The two networks performed equally well, identifying the animal or object correctly 92% of the time. The researchers then decided to run the experiment for a second time, but this time they used less photographs during the process.
The traditional network performed poorly due to spare data, as would be expected, dropping to about 35% accuracy. However, the experimental network did twice as well, with 70% accuracy, despite having less data.
Next time out, the team used more difficult images, such as a corrupted image of a dog. Even with the harder images, the voice-trained neural network was correct about 50% of the time, while the traditional network was only 20% accurate.
Boyuan Chen is the lead researcher on the study.
“Our findings run directly counter to how many experts have been trained to think about computers and numbers; it’s a common assumption that binary inputs are a more efficient way to convey information to a machine than audio streams of similar information ‘richness,'” explained Chen. “In fact, when we submitted this research to a big AI conference, one anonymous reviewer rejected our paper simply because they felt our results were just ‘too surprising and un-intuitive.”
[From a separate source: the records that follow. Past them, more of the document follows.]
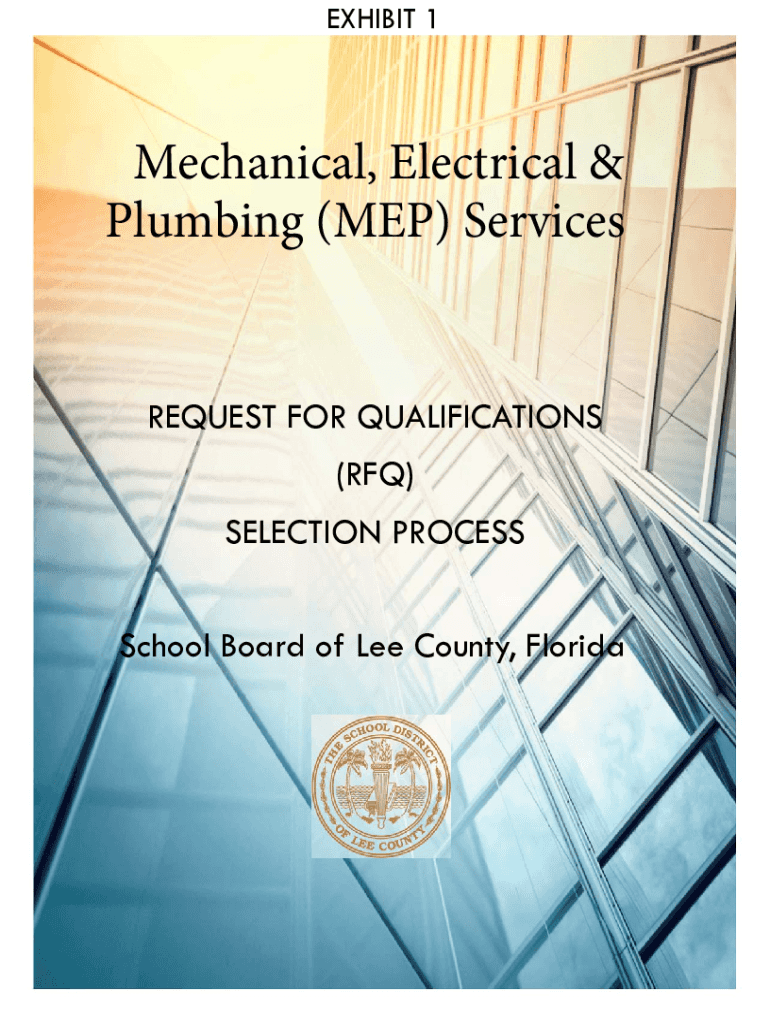 EXHIBIT 1

Mechanical, Electrical & Plumbing (MEP) Services

REQUEST FOR QUALIFICATIONS
(RFQ)
SELECTION PROCESS

School Board of Lee County, Florida

THE SCHOOL DISTRICT OF LEE COUNTY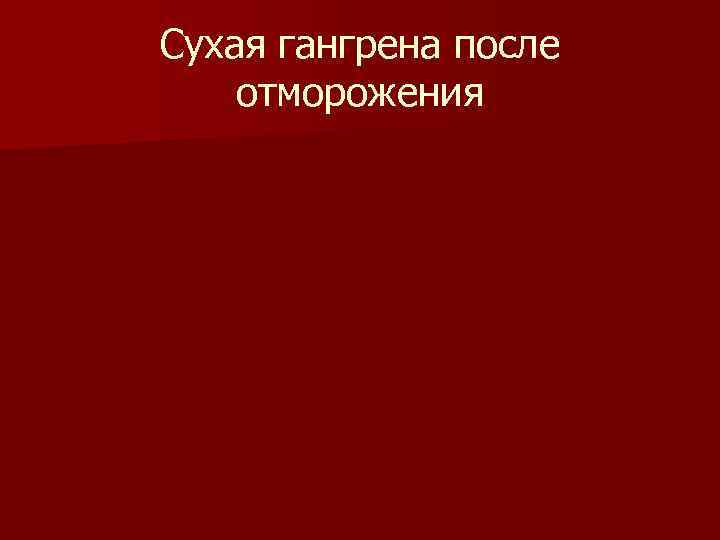 Сухая гангрена после отморожения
“If you think about the fact that human language has been going through an optimization process for tens of thousands of years, then it makes perfect sense, that our spoken words have found a good balance between noise and signal,” Lipson said. “Therefore, when viewed through the lens of Shannon Entropy, it makes sense that a neural network trained with human language would outperform a neural network trained by simple 1s and 0s.”
The study will be presented at the International Conference on Learning Representations on May 3, 2021.
“We should think about using novel and better ways to train AI systems instead of collecting larger datasets,” said Chen. “If we rethink how we present training data to the machine, we could do a better job as teachers.”
“One of the biggest mysteries of human evolution is how our ancestors acquired language, and how children learn to speak so effortlessly,” Lipson adds. “If human toddlers learn best with repetitive spoken instruction, then perhaps AI systems can, too.”